ABSTRACT

From August until the end of November 1997, with a short break from October 7-11 and another during the first week of November, many parts of Southeast Asia were covered by massive smog. The smog extended 2,000 miles from east to west at its peak points, and affected at least 100 million people. Satellite photographs showed that peat fires, occurring between 6 and 60 feet below ground, ranged over 2.5 million acres, and were likely to burn for years, releasing significant amounts of carbon dioxide into the atmosphere.1 Since then, the Southeast Asian smog has almost become an annual event, as big plantation owners and small slash-and-burn farmers in Indonesia and Malaysia ignore government bans and use the dry season to clear forests and grasslands for planting when the monsoon rains arrive.
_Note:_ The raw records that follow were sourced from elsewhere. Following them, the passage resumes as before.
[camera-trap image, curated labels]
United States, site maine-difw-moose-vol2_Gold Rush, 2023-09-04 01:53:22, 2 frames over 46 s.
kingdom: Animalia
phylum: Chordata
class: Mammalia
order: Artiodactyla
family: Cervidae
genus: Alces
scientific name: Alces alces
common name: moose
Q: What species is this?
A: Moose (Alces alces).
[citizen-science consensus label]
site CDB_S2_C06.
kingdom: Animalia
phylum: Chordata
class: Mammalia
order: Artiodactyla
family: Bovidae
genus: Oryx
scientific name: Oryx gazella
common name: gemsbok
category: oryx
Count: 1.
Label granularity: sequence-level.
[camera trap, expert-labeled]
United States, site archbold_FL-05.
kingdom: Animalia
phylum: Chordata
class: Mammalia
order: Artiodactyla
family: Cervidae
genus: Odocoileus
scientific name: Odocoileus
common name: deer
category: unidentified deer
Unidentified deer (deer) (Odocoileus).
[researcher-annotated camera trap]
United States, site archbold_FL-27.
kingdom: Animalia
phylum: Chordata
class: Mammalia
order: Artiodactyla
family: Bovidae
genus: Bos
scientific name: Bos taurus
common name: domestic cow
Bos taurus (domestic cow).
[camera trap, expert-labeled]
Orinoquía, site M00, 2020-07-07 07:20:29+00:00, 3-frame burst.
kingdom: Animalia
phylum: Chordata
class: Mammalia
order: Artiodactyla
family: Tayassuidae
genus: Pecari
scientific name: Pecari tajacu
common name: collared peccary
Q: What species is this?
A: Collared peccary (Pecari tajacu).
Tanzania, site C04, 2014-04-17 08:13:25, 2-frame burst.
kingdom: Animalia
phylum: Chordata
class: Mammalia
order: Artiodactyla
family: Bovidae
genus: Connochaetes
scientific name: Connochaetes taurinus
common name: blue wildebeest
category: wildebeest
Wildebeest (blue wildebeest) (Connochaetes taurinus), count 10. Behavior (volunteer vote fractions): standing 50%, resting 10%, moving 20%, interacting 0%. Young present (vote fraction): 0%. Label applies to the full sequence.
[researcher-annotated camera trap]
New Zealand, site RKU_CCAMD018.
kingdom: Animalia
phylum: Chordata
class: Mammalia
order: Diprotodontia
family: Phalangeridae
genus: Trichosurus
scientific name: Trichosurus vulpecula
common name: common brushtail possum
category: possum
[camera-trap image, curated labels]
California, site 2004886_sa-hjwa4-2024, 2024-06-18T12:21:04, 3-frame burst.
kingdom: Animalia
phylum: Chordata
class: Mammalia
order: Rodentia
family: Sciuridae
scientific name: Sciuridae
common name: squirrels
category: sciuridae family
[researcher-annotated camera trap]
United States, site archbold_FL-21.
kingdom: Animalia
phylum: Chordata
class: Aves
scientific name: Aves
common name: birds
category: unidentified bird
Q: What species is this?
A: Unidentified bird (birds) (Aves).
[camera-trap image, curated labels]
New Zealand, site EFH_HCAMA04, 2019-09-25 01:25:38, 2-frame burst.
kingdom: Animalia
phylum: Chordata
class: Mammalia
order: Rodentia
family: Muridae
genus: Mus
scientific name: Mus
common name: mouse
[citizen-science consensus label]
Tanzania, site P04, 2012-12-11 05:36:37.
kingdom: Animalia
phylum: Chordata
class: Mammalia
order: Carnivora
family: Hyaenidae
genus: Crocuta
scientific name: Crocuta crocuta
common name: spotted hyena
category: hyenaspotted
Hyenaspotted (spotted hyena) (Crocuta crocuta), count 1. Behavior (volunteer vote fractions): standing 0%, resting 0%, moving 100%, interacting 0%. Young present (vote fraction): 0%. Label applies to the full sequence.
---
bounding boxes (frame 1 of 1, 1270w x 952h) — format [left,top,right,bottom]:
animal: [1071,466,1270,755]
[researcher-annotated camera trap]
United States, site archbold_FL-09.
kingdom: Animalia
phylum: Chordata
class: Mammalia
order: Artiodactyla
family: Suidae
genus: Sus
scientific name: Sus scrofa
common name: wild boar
As I write, at the beginning of October 2009, smog shrouds an area of Southeast Asia extending from peninsular Malaysia and Singapore, most of Indonesia, to Brunei at its northernmost point.2 In this chapter I will focus on the smog of 1997, since the failures of government policy and leadership evident then largely remain to this day – although the ASEAN Agreement on Transboundary Haze Pollution was passed in 2002, Southeast Asian governments, and the Indonesian government in particular, have been largely ineffective in implementing the ASEAN Agreement.